Image and question rows:
----------------------------------------

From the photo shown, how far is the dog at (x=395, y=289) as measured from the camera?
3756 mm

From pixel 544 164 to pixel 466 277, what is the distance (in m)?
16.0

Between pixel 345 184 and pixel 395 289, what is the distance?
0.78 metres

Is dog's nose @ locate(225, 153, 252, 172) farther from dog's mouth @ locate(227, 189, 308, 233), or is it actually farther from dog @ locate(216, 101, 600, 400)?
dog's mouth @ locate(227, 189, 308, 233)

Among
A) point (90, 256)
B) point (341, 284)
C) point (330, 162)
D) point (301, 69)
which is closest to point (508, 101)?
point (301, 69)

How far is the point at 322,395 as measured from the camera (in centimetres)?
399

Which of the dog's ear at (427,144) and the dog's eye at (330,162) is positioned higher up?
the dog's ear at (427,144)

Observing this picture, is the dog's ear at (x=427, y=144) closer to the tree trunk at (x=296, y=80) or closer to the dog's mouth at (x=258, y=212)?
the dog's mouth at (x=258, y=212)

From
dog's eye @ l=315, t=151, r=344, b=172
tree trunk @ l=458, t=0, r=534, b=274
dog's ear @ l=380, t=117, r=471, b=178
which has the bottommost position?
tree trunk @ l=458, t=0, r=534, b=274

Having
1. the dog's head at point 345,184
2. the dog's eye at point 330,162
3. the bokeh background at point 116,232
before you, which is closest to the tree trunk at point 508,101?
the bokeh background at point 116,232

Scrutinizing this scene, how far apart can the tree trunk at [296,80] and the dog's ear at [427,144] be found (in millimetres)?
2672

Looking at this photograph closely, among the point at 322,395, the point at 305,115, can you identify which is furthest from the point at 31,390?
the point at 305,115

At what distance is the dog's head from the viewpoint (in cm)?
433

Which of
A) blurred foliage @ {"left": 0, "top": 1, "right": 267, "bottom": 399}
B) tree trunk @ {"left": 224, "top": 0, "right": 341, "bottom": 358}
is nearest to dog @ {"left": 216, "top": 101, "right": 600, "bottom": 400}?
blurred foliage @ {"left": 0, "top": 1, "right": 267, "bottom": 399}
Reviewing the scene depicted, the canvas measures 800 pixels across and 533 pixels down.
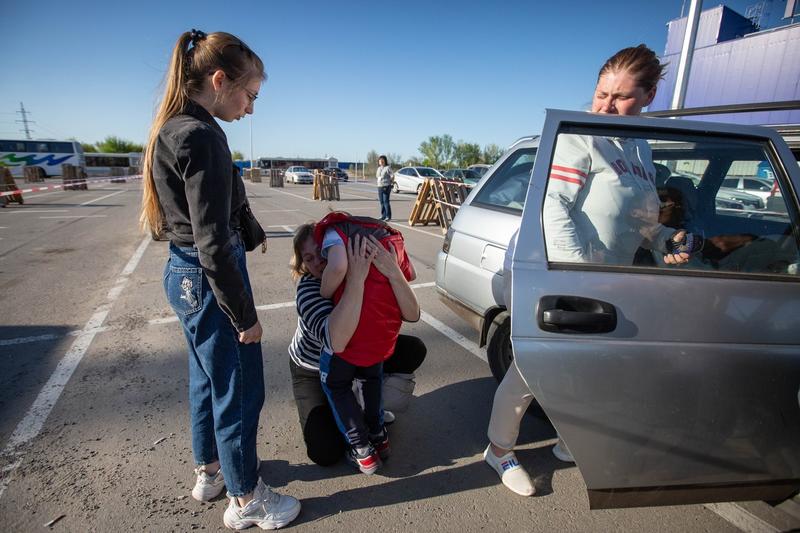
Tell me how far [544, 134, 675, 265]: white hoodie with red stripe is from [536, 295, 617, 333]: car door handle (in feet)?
0.87

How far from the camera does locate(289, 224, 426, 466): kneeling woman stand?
6.29ft

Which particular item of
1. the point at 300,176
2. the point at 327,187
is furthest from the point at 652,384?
the point at 300,176

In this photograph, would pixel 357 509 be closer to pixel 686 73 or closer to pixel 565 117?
pixel 565 117

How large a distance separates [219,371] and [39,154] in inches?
1748

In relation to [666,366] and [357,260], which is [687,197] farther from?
[357,260]

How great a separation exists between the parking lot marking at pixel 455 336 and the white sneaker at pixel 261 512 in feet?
6.29

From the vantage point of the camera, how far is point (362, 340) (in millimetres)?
2039

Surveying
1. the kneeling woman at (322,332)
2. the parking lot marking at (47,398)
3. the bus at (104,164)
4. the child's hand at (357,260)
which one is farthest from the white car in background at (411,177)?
the bus at (104,164)

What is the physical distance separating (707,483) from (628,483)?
0.31 metres

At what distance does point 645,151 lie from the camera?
185 centimetres

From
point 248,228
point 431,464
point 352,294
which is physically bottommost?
point 431,464

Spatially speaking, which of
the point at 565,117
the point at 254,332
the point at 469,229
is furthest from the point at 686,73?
the point at 254,332

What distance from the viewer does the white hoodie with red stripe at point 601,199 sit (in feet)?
5.42

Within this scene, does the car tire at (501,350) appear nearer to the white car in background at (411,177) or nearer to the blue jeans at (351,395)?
the blue jeans at (351,395)
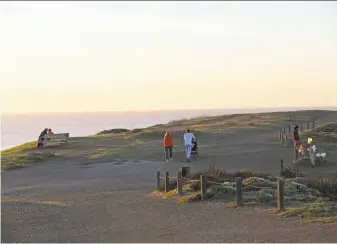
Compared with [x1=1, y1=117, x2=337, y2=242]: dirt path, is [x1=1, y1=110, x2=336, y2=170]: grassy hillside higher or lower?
higher

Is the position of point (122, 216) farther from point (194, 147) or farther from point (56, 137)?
point (56, 137)

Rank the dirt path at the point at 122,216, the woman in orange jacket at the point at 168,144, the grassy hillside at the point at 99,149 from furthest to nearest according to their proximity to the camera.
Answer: the grassy hillside at the point at 99,149 → the woman in orange jacket at the point at 168,144 → the dirt path at the point at 122,216

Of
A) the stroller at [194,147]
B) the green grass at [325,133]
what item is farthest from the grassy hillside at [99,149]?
the green grass at [325,133]

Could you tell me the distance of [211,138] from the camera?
36469 mm

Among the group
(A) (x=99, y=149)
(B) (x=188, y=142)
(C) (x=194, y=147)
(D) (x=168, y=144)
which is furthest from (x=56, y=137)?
(B) (x=188, y=142)

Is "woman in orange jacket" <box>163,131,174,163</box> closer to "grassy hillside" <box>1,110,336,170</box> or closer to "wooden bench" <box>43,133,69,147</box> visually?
"grassy hillside" <box>1,110,336,170</box>

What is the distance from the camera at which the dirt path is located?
34.7 feet

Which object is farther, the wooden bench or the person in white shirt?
the wooden bench

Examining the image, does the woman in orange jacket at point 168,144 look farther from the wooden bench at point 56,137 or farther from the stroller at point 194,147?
the wooden bench at point 56,137

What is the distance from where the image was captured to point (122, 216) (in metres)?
13.2

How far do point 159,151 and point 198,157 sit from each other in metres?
3.88

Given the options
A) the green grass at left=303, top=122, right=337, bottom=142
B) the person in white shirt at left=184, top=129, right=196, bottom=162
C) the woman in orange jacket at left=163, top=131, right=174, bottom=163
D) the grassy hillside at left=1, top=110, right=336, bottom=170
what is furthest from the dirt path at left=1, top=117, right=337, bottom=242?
the green grass at left=303, top=122, right=337, bottom=142

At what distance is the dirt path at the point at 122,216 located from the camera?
416 inches

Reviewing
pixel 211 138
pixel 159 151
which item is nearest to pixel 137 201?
pixel 159 151
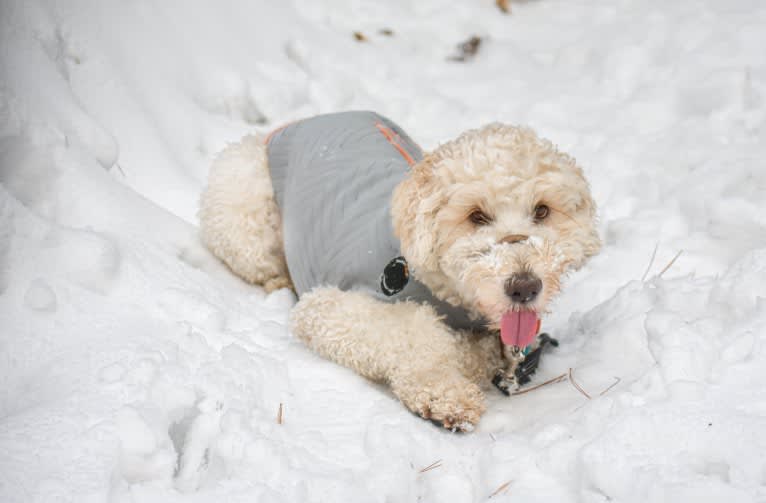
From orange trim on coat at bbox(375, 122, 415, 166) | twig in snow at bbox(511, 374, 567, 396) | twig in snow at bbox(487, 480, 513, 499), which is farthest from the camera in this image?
orange trim on coat at bbox(375, 122, 415, 166)

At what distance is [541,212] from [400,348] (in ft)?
2.65

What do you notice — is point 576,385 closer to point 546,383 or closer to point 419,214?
point 546,383

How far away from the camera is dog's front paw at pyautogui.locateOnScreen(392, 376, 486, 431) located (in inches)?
82.3

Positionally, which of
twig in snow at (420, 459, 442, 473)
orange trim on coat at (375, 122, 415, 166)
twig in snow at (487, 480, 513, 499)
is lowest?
twig in snow at (420, 459, 442, 473)

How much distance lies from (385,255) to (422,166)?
48 cm

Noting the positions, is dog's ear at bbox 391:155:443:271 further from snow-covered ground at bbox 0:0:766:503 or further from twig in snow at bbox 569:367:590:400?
twig in snow at bbox 569:367:590:400

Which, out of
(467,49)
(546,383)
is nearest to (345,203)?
(546,383)

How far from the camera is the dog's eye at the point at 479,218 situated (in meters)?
2.20

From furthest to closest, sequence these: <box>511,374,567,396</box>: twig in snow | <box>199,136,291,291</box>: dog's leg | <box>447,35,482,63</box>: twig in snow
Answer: <box>447,35,482,63</box>: twig in snow
<box>199,136,291,291</box>: dog's leg
<box>511,374,567,396</box>: twig in snow

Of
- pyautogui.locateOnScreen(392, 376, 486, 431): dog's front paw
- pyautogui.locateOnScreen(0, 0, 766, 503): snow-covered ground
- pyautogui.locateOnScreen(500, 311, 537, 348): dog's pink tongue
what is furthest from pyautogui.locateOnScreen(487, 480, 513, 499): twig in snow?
pyautogui.locateOnScreen(500, 311, 537, 348): dog's pink tongue

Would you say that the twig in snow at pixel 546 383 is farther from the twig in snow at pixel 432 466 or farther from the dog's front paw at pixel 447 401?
the twig in snow at pixel 432 466

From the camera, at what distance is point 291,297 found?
3.31 m

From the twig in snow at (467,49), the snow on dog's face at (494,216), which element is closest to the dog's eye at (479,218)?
the snow on dog's face at (494,216)

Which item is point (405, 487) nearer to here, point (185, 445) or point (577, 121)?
point (185, 445)
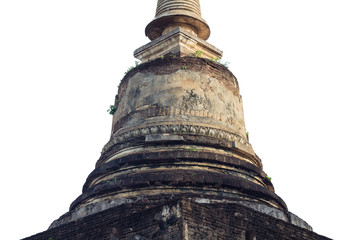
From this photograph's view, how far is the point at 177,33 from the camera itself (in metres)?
12.5

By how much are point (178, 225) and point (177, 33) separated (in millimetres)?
6037

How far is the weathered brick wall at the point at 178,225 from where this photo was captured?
7.60 meters

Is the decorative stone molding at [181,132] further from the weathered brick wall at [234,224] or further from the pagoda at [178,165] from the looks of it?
the weathered brick wall at [234,224]

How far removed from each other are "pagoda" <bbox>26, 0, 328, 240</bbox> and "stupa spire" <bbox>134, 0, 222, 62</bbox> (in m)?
0.03

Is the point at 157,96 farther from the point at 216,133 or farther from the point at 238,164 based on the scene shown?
the point at 238,164

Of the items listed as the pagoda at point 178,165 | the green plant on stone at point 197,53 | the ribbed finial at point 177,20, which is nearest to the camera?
the pagoda at point 178,165

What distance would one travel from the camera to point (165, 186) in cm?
930

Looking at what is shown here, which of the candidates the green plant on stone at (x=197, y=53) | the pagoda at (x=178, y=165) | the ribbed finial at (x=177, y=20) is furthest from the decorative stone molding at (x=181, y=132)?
the ribbed finial at (x=177, y=20)

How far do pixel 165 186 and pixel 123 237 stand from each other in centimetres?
151

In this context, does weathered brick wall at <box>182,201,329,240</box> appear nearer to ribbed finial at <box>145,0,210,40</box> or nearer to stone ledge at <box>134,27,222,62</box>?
stone ledge at <box>134,27,222,62</box>

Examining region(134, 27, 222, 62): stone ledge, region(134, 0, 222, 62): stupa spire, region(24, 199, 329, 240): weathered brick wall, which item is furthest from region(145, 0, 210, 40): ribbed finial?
region(24, 199, 329, 240): weathered brick wall

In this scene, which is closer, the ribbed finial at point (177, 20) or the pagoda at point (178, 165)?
the pagoda at point (178, 165)

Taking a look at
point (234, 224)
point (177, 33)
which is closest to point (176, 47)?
point (177, 33)

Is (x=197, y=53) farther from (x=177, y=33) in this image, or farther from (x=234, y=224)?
(x=234, y=224)
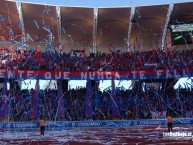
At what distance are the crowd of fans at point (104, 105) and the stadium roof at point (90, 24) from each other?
9.36m

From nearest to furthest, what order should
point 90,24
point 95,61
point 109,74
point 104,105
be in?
point 104,105 → point 109,74 → point 95,61 → point 90,24

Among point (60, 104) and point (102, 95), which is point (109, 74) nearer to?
point (102, 95)

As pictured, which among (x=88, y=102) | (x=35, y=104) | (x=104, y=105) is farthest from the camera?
(x=104, y=105)

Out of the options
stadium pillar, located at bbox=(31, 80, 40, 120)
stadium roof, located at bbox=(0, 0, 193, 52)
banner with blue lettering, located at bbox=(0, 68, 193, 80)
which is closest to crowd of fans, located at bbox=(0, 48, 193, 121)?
stadium pillar, located at bbox=(31, 80, 40, 120)

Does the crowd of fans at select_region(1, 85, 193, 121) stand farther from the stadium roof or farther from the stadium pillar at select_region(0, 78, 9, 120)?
the stadium roof

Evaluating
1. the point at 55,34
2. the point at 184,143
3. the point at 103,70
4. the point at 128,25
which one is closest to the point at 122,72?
the point at 103,70

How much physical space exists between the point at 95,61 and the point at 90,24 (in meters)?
6.95

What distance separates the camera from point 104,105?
3256cm

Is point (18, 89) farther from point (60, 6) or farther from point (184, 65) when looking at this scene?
point (184, 65)

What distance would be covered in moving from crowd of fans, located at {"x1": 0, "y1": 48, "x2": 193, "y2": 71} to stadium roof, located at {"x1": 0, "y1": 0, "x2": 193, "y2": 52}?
15.1 ft

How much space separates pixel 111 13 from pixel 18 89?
45.4 feet

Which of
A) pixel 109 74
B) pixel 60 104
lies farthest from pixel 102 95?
pixel 60 104

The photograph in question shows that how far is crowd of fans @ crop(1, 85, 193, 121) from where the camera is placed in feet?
101

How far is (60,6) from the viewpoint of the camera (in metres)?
36.4
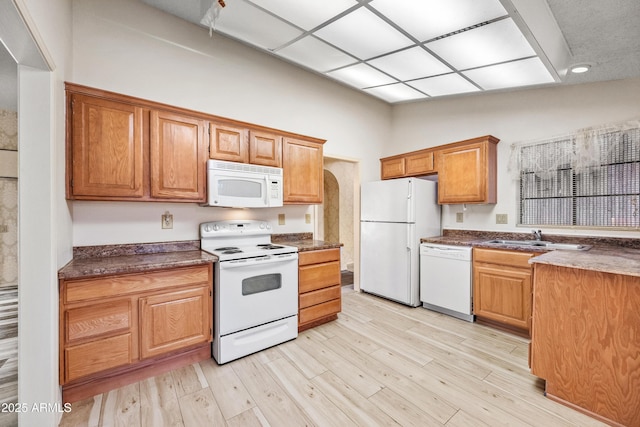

----------------------------------------

[Required task]
Extract every row above that contains the string "plant", copying each one in full.

[Output of the exercise]
Of the items listed as the pagoda at point 178,165 | the green plant on stone at point 197,53 | the ribbed finial at point 177,20, which is nearest to the camera?
Looking at what is shown here, which of the candidates the green plant on stone at (x=197, y=53) | the pagoda at (x=178, y=165) | the ribbed finial at (x=177, y=20) is furthest from the decorative stone molding at (x=181, y=132)?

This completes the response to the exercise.